Extrait du texte>
Publié le 23 juillet 2015 par Aragon

sequoia_sablieres-r18088.jpgAprès avoir été la chef de la rue des Fleurs, tu es chef de la forêt. Tu restes au pied de mon séquoïa pour des temps que je ne connais pas. Boule de poil trouvée par Maya dans la haie du voisin un soir de Noël mille neuf cent quatre vingt dix-huit. Quand nous vendîmes en mai deux mille deux la maison posée au flanc de la colline ensauvagée de feuillus, broussailles et fleurs nous te laissâmes avec, pensant que c'était ton domaine, que tu serais bien.

Huit mois comme la Blanchette de monsieur Seguin à vivre libre, à te battre sans doute contre des loups réels ou imaginaires. Noël deux mille deux, désespérés, les nouveaux propriétaires nous disent qu'ils ne t'aperçoivent presque jamais. Tu n'as pas eu besoin de t'ensauvager comme la colline, tu l'étais déjà, plus esprit vif des bois que chat. Mon toutou.

Noël deux mille deux donc, je reviens vers la maison quittée, je marche dans la forêt, je t'appelle, je veux savoir. Bruit de broussailles fracassées, j'entends tes miaulements dans la combe, ils se rapprochent et je te vois au bout d'un long moment. D'un bond tu franchis le fossé qui sépare le sentier de la forêt. D'un autre bond, d'un seul, tu me sautes dessus. Je n'en reviens pas. Jamais vu ça de ma vie. Tu me sautes au cou, tes deux pattes avant de chaque côté de mon cou, ton museau contre ma joue. Tu ronronnes. Je ne te vois plus, mes larmes brouillent ma vue. Je te fourre dans le sac à chat que j'avais emmené au cas où et retour...

Travail demandé>
Rédigez la suite du récit sur l'animal retrouvé dans la forêt à Noël, en reprenant juste après la dernière phrase de l'extrait.

Données fournies>
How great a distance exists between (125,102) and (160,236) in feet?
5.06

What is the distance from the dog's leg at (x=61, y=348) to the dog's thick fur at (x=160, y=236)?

Problème résolu>
Tu viens avec nous à Mayotte où tu seras la chef des makis et des brousses alentours. On rentre en France. Mon toutou d'amour. Tu sembles ne jamais grandir. Tes miaulements n'en seront jamais de vrais. Toujours au aguets de ces temps de forêts marqués, gravés en toi. Toujours aimante avec nous. Caressante, discrète, pas chiante pour un sou... sauf pour les chauve-souris que tu chopais d'une seule patte sur le rebord de la haute terrasse. Comment faisais-tu toutou équilibriste ?

Cette dernière année passée tu fus la chef heureuse, épanouie, de la rue des Fleurs. Les greffiers ne passaient plus qu'avec ton assentiment, les clebs aussi. Chef, capo di tutti capi des matous du quartier. Clap de fin. "Cut" comme dirait Nicholas Ray face à la caméra de Wenders. Bouleversant "Cut" pour moi...

Vendredi dernier, t'ai posée en un lieu connu de moi seul, sans murs, sans terre, sans limites. Tu veilles désormais. Chef des sangliers bougons, chevreuils, biches, renards roux, et autres lapins doux et joueurs. Tu demandes à tous de montrer patte blanche pour passer devant mon grand arbre rouge qui est aussi le tien à présent.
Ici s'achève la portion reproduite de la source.